(What you will do)
a. In the dog toy thread, what did NutroGeoff see at Petsmart?
b. Continue the dog toy thread from the point where it stops.

I have seen them in small pet stores for the past few months, but I know Petco recently got them in! It's bright orange and the packaging is orange and black. Hard to miss. Definitely would check it out


----------



## NutroGeoff (May 15, 2013)

stbernardlover said:


> I have seen them in small pet stores for the past few months, but I know Petco recently got them in! It's bright orange and the packaging is orange and black. Hard to miss. Definitely would check it out


Oh yeah I have seen those! I have been looking at those for Baxter for a while now. Your dog likes that one?


----------



## Sprocket (Oct 4, 2011)

Gunners favorite is the laser pointer. We have 2 and I once MOVED one over in the closet to get to something else. He heard it and JUMPED UP waiting for me to play with it. I didn't even pick it up and I hadn't used it in MONTHS but he knew...oh he knew.

This is him waiting for it the other night.


----------



## Sprocket (Oct 4, 2011)

Sprockets favorite is any ball, really any ball that you throw. Jody loves the chuck it and Mikey likes his soft alligator.


----------



## TheHiddenAngel (Apr 5, 2014)

Charlie loves anything he can play tug with. Rope, etc.


----------



## NutroGeoff (May 15, 2013)

Sprocket said:


> Gunners favorite is the laser pointer. We have 2 and I once MOVED one over in the closet to get to something else. He heard it and JUMPED UP waiting for me to play with it. I didn't even pick it up and I hadn't used it in MONTHS but he knew...oh he knew.
> 
> This is him waiting for it the other night.
> 
> View attachment 10858


I saw these leashes at Petsmart that had a laser pointer attached to them. Haha. It was so funny!


----------



## NutroGeoff (May 15, 2013)

(Records excerpted from a collection)

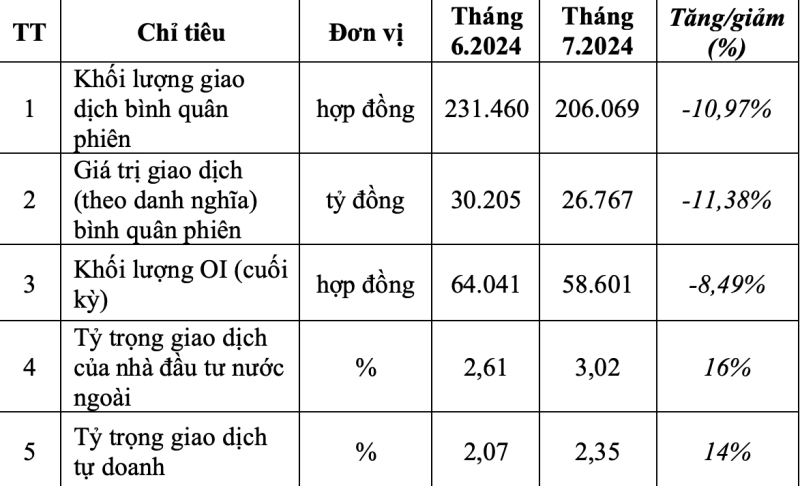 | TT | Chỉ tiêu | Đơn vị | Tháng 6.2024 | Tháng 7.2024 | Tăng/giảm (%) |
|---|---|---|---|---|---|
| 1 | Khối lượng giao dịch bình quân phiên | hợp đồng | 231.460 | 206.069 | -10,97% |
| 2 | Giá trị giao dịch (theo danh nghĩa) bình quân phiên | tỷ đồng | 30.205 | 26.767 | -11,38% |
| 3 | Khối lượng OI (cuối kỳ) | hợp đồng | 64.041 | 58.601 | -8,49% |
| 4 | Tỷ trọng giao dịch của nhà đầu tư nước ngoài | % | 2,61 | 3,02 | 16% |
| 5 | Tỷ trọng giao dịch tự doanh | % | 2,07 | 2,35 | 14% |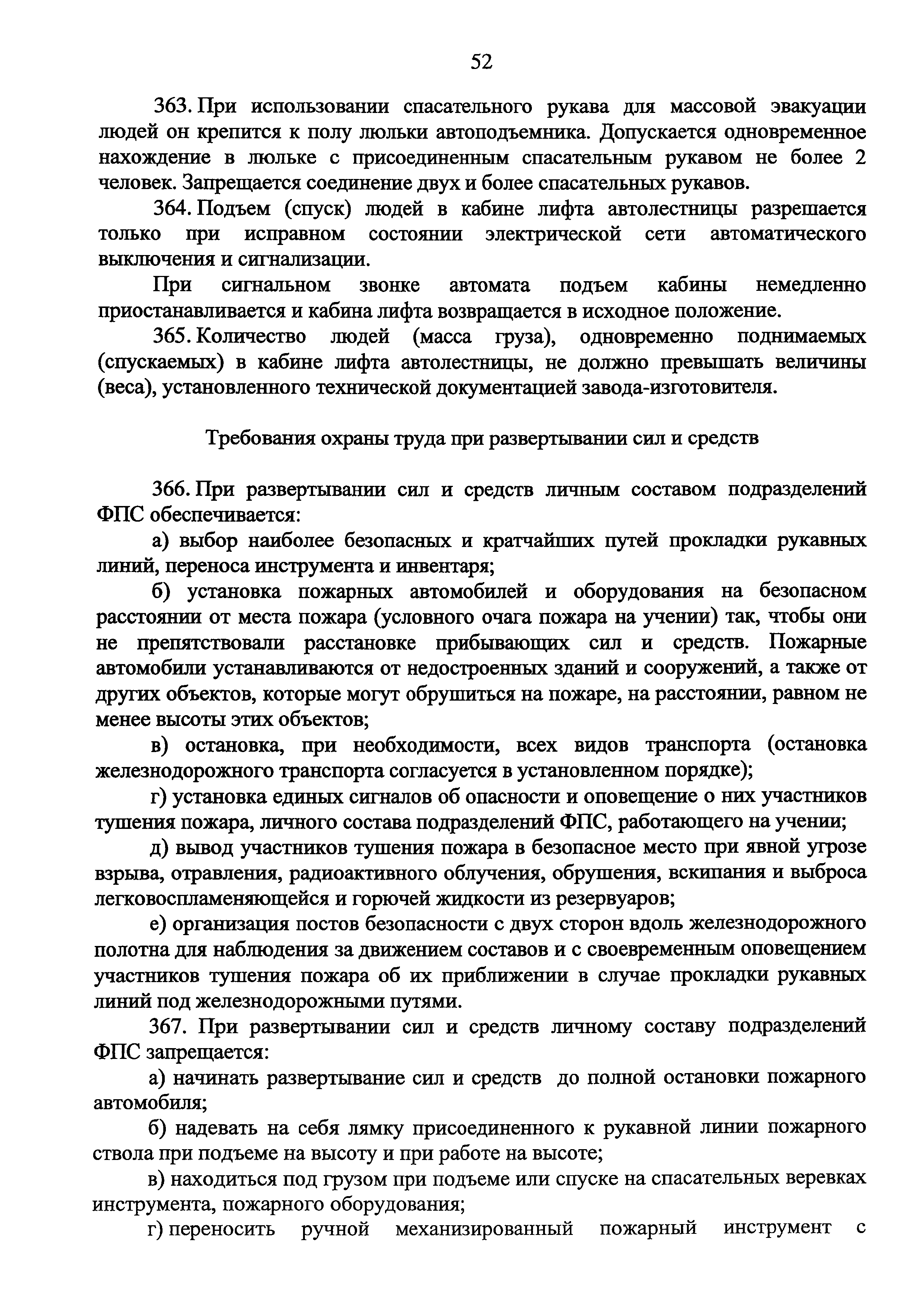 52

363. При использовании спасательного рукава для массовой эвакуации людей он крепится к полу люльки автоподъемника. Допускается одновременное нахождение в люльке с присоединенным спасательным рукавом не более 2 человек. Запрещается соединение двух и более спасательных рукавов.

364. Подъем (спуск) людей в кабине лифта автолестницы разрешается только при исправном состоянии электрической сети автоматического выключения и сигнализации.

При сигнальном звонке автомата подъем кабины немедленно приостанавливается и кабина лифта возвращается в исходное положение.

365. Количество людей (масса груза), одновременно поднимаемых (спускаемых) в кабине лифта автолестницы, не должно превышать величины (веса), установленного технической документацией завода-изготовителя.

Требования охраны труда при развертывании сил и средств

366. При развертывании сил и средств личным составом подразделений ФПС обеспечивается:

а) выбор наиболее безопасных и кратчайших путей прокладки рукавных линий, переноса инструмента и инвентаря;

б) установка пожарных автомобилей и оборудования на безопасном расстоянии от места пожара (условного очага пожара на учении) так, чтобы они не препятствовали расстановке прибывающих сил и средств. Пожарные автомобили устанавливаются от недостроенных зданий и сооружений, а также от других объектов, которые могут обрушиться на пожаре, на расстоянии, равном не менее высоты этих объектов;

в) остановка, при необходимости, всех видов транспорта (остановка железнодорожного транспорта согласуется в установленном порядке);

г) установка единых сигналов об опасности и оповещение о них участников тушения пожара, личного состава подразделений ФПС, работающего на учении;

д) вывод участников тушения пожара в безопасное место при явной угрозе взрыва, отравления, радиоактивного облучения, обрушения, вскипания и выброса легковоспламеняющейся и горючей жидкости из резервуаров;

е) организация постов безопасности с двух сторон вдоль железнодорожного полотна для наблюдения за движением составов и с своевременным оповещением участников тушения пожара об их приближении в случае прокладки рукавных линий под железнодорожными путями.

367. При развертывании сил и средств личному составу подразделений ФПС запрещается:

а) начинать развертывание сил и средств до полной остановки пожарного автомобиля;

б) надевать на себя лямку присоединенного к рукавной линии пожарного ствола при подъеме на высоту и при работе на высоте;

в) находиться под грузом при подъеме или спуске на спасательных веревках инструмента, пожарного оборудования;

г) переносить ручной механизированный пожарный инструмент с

(Numbered responses)
a. Leashes with a laser pointer attached to them.

b.
Sprocket said:


> Sprockets favorite is any ball, really any ball that you throw. Jody loves the chuck it and Mikey likes his soft alligator.


Yeah Baxter loves anything thrown. Haha. As long as he can chase after it he is happy. Haha.


----------



## Piglet44 (Feb 16, 2013)

Laser Pointers are a god send in the winter time. We both get to stay inside warm and dry that way and can still run Gir around the house enough to get him panting and wear him out a little.

Rope toys or any tug toys are some of Gir's favourite but unless you are related to Hercules its impossible to play tug of war with a Staffy for very long without getting a dislocated shoulder.


----------



## NutroGeoff (May 15, 2013)

Piglet44 said:


> Laser Pointers are a god send in the winter time. We both get to stay inside warm and dry that way and can still run Gir around the house enough to get him panting and wear him out a little.
> 
> Rope toys or any tug toys are some of Gir's favourite but unless you are related to Hercules its impossible to play tug of war with a Staffy for very long without getting a dislocated shoulder.


I found that the laser pointer works really well on my little brother too! Hahaha.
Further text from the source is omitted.